Update:  I plan to use it 4-5 times each winter for a wood fire (not for heating).  Behind the fireplace is an air space,then the exterior bricks, so I can't get to the back of the hole.


----------



## gpcollen1 (Nov 10, 2011)

Could have been for a gas line ...i guess could have been for a quick and easy fresh air intake for the fireplace too.  Either way, what are you going to do with the fireplace?  use it as is or install a new stove.  If it were mine, I would just fill it with fireplace mortar from the inside and then that or regular mortar fromt he outside.


----------



## Wade A. (Nov 10, 2011)

Yep, a gas line I'd say. Mortar it shut and you'll be good.

But, what is with the floor vent? To me, that is much more of an issue than that little hole. Is that an ash dump, an outside air intake, downdraft vent for the gas logs... what?


----------



## begreen (Nov 11, 2011)

Do some investigation and find out the make and model of this prefab to confirm it and the flue system is meant for wood. It probably is, but this is no place for uncertainty.


----------



## raybonz (Nov 11, 2011)

BeGreen said:
			
		

> Do some investigation and find out the make and model of this prefab to confirm it and the flue system is meant for wood. It probably is, but this is no place for uncertainty.



+1 Good point BG I never considered that possibility! 

Ray


----------



## co_tim (Nov 15, 2011)

ploughboy said:
			
		

> But, what is with the floor vent? To me, that is much more of an issue than that little hole. Is that an ash dump, an outside air intake, downdraft vent for the gas logs... what?

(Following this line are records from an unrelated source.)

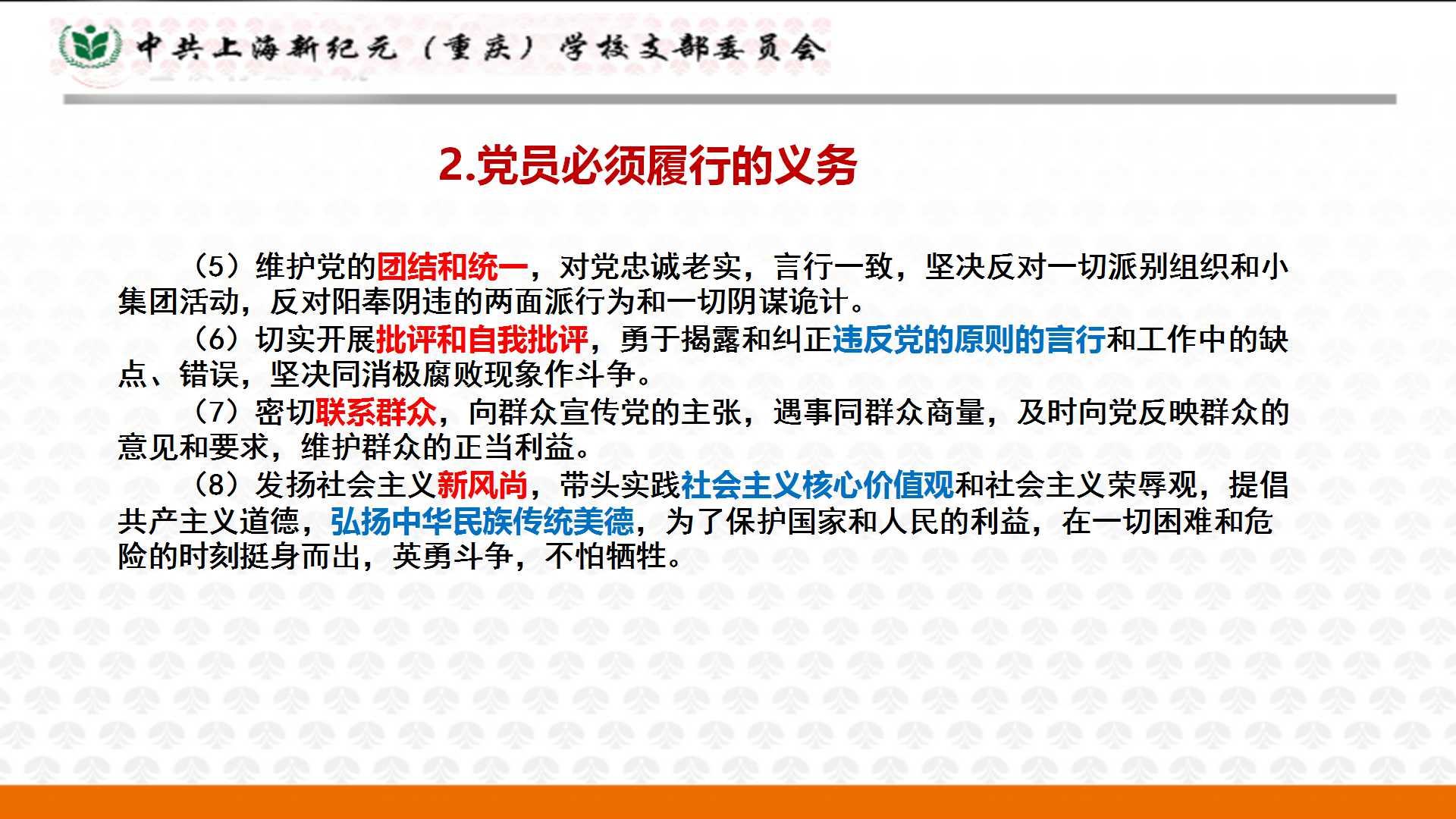 中共上海新纪元（重庆）学校支部委员会

2.党员必须履行的义务

（5）维护党的团结和统一，对党忠诚老实，言行一致，坚决反对一切派别组织和小集团活动，反对阳奉阴违的两面派行为和一切阴谋诡计。

（6）切实开展批评和自我批评，勇于揭露和纠正违反党的原则的言行和工作中的缺点、错误，坚决同消极腐败现象作斗争。

（7）密切联系群众，向群众宣传党的主张，遇事同群众商量，及时向党反映群众的意见和要求，维护群众的正当利益。

（8）发扬社会主义新风尚，带头实践社会主义核心价值观和社会主义荣辱观，提倡共产主义道德，弘扬中华民族传统美德，为了保护国家和人民的利益，在一切困难和危险的时刻挺身而出，英勇斗争，不怕牺牲。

It's just a steel ash bucket, surrounded by fireplace bricks.  Does not vent to anywhere.


----------



## co_tim (Nov 15, 2011)

BeGreen said:
			
		

> Do some investigation and find out the make and model of this prefab to confirm it and the flue system is meant for wood. It probably is, but this is no place for uncertainty.


There is a fireplace just like this one in the basement that does not have a gas line or hole.  The house is from 1962.


----------